For sure, this is a tough way to try to make a quick buck. Tech start-ups are inherently risky, particularly when fewer sophisticated investors start getting involved with very limited financial data on the companies. Weber says the key is creating a diversified portfolio of mature businesses (annual revenue of $50 million to $100 million) that in earlier days would have been perfectly suited for the stock market.
“The general public is missing out on it,” said Weber, who’s based in Menlo Park, California. “Public investors today are only getting access to companies that are already maximized in terms of enterprise value.”
To create the Sharespost 100, Weber established a fund with 25 million shares available to be sold. The starting share price was $20, and that fluctuates based on the value of the underlying assets. So when a company in the fund raises money at an increased valuation, the price goes up.
This too is fuzzy, as valuation information is often not publicly available. The real returns come at the time of an acquisition or following an initial public offering. As of Friday, each share was worth $25.20. SharesPost makes money by charging a 1.9 percent of advisory fee.

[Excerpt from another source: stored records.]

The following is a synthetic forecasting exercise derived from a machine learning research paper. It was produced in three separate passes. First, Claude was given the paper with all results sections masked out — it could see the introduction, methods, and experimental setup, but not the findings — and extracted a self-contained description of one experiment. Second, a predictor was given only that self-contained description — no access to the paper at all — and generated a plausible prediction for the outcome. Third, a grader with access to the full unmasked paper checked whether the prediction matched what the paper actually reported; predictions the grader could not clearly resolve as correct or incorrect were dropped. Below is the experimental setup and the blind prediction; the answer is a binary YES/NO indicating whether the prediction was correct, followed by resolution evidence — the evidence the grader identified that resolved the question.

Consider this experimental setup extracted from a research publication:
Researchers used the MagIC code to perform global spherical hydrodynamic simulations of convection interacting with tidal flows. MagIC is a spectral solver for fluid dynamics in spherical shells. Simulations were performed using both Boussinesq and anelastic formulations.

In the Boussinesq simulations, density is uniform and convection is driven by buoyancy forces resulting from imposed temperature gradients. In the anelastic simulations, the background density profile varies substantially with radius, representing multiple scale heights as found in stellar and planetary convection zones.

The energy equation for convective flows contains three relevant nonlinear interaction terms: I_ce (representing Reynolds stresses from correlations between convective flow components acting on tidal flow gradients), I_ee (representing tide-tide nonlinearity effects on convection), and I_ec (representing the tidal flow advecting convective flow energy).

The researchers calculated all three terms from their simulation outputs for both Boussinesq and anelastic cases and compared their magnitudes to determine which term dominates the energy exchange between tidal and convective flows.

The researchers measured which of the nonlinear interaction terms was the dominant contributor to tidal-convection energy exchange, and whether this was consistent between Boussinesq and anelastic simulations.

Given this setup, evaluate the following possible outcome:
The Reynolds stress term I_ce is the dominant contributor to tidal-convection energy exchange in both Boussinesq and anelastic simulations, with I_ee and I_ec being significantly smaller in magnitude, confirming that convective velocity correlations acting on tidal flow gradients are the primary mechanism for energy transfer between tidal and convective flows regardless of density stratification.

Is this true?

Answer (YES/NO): YES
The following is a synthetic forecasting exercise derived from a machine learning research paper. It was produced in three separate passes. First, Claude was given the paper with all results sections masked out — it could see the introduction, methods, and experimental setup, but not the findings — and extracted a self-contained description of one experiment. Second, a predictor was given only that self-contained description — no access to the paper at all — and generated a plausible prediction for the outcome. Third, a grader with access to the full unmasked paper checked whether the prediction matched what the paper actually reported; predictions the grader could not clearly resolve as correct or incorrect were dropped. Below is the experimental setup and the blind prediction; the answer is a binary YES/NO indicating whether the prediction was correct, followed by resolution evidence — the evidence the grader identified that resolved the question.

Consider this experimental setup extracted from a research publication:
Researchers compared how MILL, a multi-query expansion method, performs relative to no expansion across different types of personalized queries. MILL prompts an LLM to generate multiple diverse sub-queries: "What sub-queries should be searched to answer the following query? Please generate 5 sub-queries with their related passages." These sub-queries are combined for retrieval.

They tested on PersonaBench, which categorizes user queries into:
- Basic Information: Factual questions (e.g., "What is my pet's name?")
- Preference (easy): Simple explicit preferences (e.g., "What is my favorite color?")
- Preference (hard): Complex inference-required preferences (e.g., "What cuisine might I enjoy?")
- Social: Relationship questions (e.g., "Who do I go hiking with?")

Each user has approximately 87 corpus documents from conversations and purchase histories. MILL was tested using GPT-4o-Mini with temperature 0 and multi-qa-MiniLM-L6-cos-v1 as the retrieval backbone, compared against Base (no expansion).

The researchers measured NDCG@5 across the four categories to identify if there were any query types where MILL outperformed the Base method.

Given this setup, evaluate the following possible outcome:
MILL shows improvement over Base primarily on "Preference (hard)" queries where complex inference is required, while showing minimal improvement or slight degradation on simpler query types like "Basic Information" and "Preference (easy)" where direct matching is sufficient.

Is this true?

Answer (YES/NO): YES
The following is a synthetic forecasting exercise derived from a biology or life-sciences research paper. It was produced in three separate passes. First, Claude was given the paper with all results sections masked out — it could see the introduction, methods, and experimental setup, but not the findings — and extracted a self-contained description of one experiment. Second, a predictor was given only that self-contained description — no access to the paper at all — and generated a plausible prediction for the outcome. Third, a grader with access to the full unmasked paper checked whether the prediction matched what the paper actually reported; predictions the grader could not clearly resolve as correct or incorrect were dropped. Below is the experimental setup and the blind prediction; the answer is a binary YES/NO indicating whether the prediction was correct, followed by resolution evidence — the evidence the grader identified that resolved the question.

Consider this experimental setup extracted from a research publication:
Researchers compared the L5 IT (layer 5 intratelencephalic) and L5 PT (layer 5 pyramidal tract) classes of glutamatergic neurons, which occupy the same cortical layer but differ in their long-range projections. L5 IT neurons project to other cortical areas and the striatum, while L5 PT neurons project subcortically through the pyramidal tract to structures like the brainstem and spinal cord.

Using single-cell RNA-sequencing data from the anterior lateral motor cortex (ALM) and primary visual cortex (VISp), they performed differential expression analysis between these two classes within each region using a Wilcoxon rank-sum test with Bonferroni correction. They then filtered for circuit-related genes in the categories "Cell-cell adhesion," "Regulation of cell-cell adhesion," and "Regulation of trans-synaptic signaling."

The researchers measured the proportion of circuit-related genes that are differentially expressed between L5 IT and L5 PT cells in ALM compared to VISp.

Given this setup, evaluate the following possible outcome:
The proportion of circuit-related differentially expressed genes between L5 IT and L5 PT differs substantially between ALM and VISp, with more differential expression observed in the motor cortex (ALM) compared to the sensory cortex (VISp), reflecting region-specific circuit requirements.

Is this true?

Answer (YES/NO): NO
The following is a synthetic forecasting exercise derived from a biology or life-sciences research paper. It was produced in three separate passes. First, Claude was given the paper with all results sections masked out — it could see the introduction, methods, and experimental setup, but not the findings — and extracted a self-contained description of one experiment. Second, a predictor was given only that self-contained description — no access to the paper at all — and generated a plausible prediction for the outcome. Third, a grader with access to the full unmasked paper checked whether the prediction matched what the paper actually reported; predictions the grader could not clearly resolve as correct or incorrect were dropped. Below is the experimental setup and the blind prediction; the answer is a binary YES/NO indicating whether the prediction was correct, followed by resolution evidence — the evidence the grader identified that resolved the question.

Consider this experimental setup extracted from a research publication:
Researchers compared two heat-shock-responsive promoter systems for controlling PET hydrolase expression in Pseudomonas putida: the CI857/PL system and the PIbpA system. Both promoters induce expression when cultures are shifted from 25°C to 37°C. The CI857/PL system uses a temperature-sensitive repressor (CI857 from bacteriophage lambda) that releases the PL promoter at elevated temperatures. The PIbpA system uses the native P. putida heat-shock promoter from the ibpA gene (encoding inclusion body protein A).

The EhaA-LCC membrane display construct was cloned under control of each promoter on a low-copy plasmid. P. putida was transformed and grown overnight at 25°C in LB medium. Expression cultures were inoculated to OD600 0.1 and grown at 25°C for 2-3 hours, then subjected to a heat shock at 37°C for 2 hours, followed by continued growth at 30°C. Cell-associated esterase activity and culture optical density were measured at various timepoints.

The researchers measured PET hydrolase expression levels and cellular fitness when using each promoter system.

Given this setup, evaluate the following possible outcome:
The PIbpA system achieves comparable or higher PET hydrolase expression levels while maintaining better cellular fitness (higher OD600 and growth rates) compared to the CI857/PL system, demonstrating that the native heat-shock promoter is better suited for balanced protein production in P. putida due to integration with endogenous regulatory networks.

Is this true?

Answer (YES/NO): NO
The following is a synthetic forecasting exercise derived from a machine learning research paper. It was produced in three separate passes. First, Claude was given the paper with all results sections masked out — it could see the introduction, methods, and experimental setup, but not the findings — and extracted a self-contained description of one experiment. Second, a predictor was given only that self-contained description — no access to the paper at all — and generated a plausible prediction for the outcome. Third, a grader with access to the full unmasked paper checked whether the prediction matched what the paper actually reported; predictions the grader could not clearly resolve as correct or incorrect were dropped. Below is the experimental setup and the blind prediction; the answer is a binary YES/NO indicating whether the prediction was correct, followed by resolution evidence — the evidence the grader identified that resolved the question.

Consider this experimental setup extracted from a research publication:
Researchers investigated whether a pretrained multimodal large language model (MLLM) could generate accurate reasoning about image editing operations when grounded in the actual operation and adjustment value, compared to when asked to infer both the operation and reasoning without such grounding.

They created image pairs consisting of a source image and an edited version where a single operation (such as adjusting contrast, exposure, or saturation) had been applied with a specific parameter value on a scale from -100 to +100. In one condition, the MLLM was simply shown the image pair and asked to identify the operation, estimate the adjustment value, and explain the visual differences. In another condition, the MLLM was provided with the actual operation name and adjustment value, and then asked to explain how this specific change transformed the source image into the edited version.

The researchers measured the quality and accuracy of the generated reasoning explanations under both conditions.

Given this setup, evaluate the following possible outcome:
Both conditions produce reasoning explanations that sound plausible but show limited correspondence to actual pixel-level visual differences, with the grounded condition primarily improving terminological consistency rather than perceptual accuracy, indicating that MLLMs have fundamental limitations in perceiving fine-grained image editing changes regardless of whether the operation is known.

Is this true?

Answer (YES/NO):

There are other equally risky avenues for general investors to tap the venture market. One is GSV Capital, a business development company that buys shares of emerging tech companies. Another is Hercules Technology Growth Capital, a provider of venture debt. In both instances, stock investors are buying shares in the parent company as opposed to a fund.
Because of the fund structure, there’s no liquid market for the shares, and investors in SharesPost can only sell a portion back to the fund on a quarterly basis. Again, this is no place to store cash that may be needed to put food on the table.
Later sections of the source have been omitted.